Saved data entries
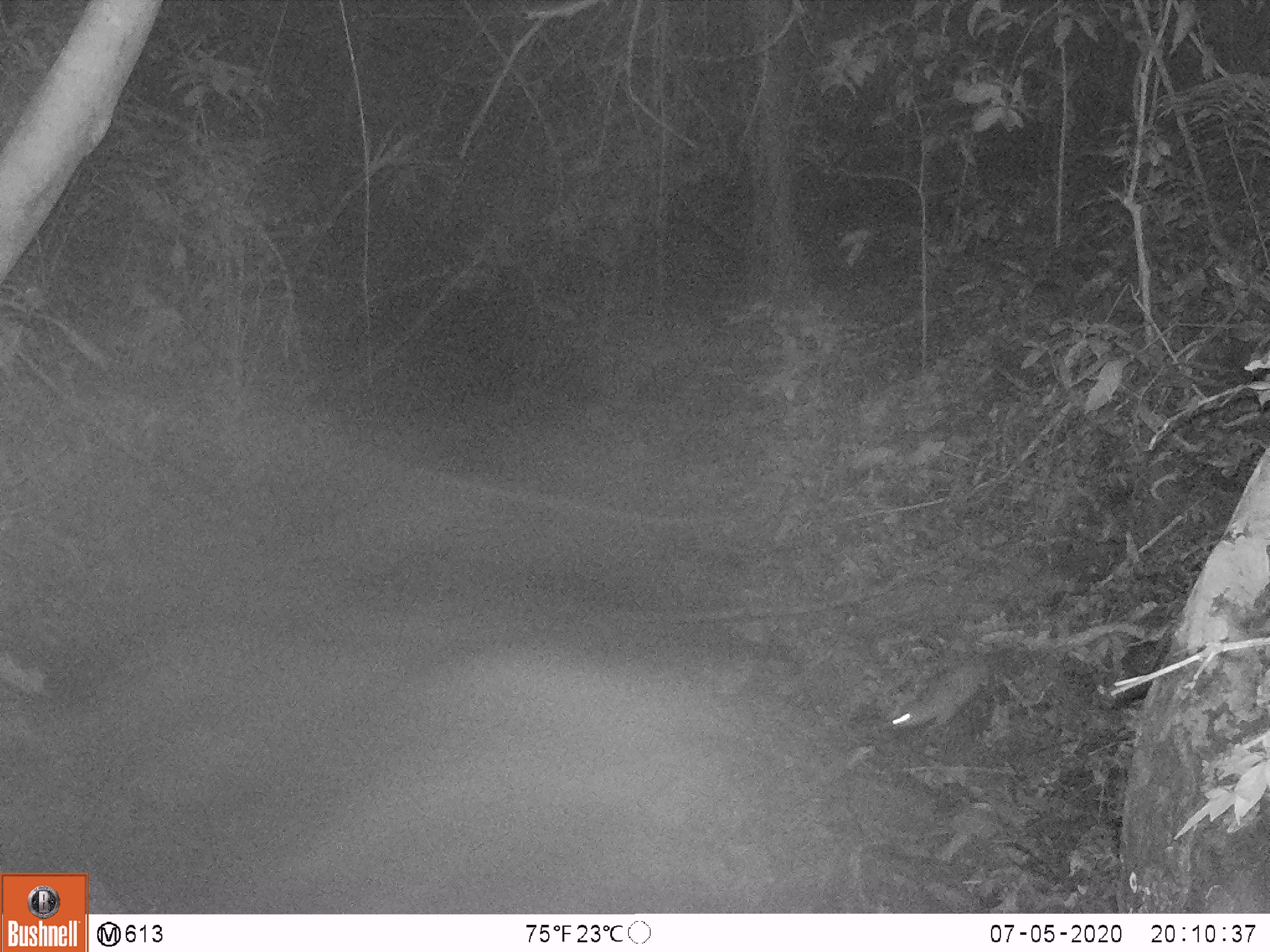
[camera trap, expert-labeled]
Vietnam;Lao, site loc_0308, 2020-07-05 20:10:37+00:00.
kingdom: Animalia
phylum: Chordata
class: Mammalia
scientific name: Mammalia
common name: mammal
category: unidentified small mammal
Unidentified small mammal (mammal) (Mammalia). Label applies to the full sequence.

WHAT TO PRODUCE:
Could you copy every record above exactly, leaving out the pictures?

RESULT FOR THIS EXERCISE:
[camera trap, expert-labeled]
Vietnam;Lao, site loc_0308, 2020-07-05 20:10:37+00:00.
kingdom: Animalia
phylum: Chordata
class: Mammalia
scientific name: Mammalia
common name: mammal
category: unidentified small mammal
Unidentified small mammal (mammal) (Mammalia). Label applies to the full sequence.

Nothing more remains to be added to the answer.